*Task to carry out*. Return, word for word, the lines of the listing below, starting at the line that contains "Pictured here, is" and stopping after the last line of the listing.

*Supplied records*.

━━━

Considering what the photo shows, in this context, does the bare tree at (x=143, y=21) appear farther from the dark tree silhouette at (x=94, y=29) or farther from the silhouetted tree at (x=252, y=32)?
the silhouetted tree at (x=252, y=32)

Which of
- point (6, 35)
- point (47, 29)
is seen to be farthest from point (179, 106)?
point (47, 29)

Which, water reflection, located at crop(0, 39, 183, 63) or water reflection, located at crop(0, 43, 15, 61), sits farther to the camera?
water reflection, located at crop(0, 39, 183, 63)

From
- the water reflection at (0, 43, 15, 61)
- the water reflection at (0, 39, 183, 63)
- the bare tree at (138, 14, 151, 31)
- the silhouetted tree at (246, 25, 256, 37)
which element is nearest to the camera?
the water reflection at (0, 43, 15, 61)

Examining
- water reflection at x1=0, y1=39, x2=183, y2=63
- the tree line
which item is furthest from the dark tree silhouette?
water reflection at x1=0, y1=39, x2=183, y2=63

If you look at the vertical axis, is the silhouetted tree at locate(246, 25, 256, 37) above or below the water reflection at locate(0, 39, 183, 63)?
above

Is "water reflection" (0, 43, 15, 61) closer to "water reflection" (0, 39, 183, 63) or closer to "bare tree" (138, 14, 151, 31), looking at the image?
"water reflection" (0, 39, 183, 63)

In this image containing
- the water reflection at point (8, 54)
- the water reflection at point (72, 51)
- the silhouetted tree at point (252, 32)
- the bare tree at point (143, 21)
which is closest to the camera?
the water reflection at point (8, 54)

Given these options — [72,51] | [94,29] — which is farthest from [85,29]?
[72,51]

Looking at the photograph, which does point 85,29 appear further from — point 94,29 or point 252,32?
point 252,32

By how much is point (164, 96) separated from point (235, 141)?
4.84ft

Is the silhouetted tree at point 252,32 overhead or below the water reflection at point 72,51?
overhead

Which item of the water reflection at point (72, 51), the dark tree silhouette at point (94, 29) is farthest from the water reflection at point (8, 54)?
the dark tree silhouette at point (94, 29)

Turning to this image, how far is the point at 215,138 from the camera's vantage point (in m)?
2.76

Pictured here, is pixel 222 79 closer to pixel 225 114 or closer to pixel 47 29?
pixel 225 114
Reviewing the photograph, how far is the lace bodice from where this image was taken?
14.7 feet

━━━

*Answer for this exercise*.
Pictured here, is pixel 222 79 closer to pixel 225 114 or closer to pixel 47 29?
pixel 225 114
Reviewing the photograph, how far is the lace bodice from where this image was taken?
14.7 feet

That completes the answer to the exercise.